[GOAL OF THE EXERCISE]: Extract the full text of the Ampere rumor report word for word.

So I received a tip-off from a source that we have not used before and we will be tagging this as a rumor for now. While the source is new, it has proven to be right at least once in the past and we consider this worth publishing at this time. Our source states that NVIDIA is going to be announcing its Ampere graphics card during GTC in March 2020. While our source did not mention 7nm, all evidence so far has indicated that Ampere will be manufactured on the 7nm platform.

NVIDIA announcing Ampere-based graphics cards at GTC 2020 in March
This is obviously not the first time we have heard of Ampere graphics cards or even a 2H 2020 launch date, but this is the first time we are hearing of GTC 2020 as the subject of a leak. GTC is NVIDIA's premiere gaming technology show and it would make a lot of sense to reveal its brand new Ampere lineup during the conference. While we have not heard anything from TSMC (in fact, the recent report from Taiwan doesn't even mention NVIDIA as one of the clients for 7nm), use of Samsung's 7nm EUV node is not out of the question for the company and may in fact be utilized for Ampere graphics cards.

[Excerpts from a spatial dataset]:
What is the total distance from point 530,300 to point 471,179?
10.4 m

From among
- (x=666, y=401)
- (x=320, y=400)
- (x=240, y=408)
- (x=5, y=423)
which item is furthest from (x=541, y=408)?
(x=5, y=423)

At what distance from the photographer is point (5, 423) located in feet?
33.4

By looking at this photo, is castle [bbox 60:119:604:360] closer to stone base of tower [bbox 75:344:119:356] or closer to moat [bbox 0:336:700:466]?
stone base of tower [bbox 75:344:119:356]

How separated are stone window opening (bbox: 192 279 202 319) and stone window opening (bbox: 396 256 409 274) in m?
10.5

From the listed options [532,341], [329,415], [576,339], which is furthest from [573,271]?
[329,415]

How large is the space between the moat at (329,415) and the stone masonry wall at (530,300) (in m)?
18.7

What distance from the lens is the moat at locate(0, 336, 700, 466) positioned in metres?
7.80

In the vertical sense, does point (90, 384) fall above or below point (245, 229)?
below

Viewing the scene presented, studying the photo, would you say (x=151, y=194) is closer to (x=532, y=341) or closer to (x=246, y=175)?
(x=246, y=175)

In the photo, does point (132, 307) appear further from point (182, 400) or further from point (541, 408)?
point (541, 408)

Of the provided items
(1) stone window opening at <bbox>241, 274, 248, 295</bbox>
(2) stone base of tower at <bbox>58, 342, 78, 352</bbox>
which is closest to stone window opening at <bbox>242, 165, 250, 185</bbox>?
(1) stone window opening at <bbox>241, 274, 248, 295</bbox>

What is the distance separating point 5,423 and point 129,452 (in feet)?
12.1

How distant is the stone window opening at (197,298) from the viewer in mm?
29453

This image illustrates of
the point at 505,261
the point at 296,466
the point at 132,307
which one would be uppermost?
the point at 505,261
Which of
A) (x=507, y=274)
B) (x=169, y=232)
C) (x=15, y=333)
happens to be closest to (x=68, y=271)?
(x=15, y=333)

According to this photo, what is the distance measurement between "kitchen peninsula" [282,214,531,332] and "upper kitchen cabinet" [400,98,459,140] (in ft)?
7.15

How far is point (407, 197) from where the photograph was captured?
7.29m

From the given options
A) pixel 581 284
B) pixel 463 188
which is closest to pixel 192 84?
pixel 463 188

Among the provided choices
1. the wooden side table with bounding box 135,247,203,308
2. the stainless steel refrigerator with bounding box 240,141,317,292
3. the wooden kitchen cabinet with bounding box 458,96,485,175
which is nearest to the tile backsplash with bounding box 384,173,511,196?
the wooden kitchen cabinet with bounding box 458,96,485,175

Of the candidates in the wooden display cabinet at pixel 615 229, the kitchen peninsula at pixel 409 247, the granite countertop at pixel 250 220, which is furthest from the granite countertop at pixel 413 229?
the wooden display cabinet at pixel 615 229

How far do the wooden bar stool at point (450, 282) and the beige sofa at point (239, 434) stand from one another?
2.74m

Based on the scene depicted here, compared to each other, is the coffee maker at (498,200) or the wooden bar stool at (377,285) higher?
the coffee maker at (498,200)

---

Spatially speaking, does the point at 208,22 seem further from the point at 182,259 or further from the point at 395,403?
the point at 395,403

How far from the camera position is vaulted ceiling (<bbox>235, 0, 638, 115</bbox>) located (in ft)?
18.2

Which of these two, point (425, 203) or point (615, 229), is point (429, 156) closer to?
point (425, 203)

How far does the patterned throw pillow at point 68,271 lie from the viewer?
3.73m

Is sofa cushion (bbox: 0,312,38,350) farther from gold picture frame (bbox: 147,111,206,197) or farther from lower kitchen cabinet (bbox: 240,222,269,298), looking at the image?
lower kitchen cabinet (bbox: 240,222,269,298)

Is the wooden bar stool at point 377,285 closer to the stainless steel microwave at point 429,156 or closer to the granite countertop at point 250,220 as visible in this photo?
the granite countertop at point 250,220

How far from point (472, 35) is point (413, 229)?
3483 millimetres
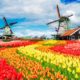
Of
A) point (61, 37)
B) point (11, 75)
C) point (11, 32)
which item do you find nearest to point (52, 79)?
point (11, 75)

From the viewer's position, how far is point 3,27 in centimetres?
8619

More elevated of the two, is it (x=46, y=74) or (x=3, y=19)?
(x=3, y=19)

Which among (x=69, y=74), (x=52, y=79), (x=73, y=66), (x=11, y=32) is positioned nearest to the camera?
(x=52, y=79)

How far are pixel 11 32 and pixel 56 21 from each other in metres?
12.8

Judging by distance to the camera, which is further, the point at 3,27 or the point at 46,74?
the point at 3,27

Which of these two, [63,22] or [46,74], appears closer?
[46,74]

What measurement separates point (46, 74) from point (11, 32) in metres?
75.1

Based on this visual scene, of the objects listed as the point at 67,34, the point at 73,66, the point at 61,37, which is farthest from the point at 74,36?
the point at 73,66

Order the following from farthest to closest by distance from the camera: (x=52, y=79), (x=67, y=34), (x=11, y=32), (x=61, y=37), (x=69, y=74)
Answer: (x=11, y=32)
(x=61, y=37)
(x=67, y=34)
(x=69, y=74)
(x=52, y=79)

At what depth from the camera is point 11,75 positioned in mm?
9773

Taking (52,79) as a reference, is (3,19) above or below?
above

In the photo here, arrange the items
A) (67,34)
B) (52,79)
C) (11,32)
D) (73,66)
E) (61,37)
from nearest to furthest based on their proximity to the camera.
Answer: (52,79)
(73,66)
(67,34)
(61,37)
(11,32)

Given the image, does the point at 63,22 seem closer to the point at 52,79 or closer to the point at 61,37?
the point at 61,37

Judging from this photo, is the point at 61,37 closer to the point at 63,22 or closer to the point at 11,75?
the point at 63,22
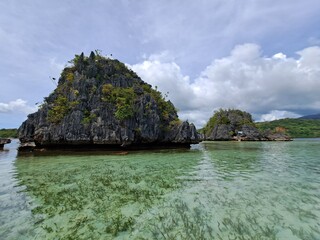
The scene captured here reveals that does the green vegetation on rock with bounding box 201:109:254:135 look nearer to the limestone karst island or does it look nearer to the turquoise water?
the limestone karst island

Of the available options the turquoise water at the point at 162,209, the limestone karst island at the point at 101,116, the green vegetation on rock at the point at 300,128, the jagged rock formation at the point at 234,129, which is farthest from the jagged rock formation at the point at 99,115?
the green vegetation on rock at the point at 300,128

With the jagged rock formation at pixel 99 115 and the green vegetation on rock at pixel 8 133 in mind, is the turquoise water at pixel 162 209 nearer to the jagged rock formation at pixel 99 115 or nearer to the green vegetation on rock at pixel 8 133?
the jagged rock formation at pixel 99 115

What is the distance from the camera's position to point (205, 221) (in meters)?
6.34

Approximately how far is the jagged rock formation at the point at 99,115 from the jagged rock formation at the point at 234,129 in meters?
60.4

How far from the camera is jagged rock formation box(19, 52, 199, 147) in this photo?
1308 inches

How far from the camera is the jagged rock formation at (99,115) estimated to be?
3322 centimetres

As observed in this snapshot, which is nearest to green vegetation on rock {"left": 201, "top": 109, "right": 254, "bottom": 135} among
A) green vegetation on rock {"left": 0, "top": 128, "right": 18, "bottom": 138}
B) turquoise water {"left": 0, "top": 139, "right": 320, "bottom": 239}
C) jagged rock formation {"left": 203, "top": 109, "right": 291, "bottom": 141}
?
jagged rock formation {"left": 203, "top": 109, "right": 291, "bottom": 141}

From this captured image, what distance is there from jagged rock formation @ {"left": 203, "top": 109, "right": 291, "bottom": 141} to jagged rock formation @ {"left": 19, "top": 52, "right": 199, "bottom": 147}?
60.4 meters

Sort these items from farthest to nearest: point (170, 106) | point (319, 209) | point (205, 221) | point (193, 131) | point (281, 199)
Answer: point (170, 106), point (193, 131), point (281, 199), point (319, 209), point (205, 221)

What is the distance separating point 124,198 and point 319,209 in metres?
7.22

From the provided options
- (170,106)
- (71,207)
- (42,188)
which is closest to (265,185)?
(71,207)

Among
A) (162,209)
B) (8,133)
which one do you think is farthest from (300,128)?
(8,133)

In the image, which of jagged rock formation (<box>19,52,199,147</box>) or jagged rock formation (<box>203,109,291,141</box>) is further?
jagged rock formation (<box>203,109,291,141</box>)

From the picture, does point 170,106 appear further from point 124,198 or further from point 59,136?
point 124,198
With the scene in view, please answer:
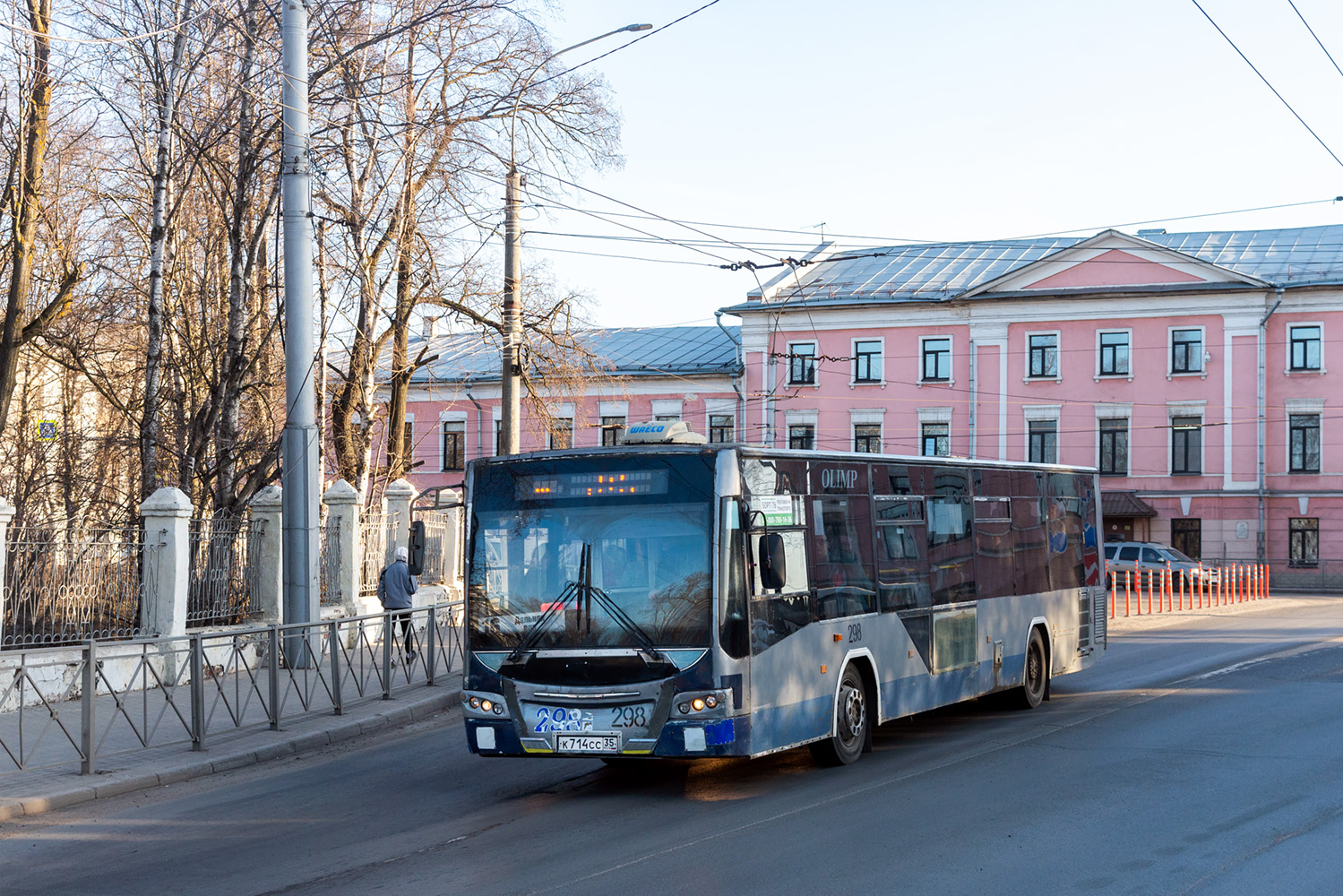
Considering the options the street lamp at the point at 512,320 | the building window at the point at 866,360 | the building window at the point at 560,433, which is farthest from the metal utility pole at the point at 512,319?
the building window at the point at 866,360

[TASK RESULT]:
So I received a tip-off from a source that we have not used before and we will be tagging this as a rumor for now. While the source is new, it has proven to be right at least once in the past and we consider this worth publishing at this time. Our source states that NVIDIA is going to be announcing its Ampere graphics card during GTC in March 2020. While our source did not mention 7nm, all evidence so far has indicated that Ampere will be manufactured on the 7nm platform.

NVIDIA announcing Ampere-based graphics cards at GTC 2020 in March
This is obviously not the first time we have heard of Ampere graphics cards or even a 2H 2020 launch date, but this is the first time we are hearing of GTC 2020 as the subject of a leak. GTC is NVIDIA's premiere gaming technology show and it would make a lot of sense to reveal its brand new Ampere lineup during the conference. While we have not heard anything from TSMC (in fact, the recent report from Taiwan doesn't even mention NVIDIA as one of the clients for 7nm), use of Samsung's 7nm EUV node is not out of the question for the company and may in fact be utilized for Ampere graphics cards.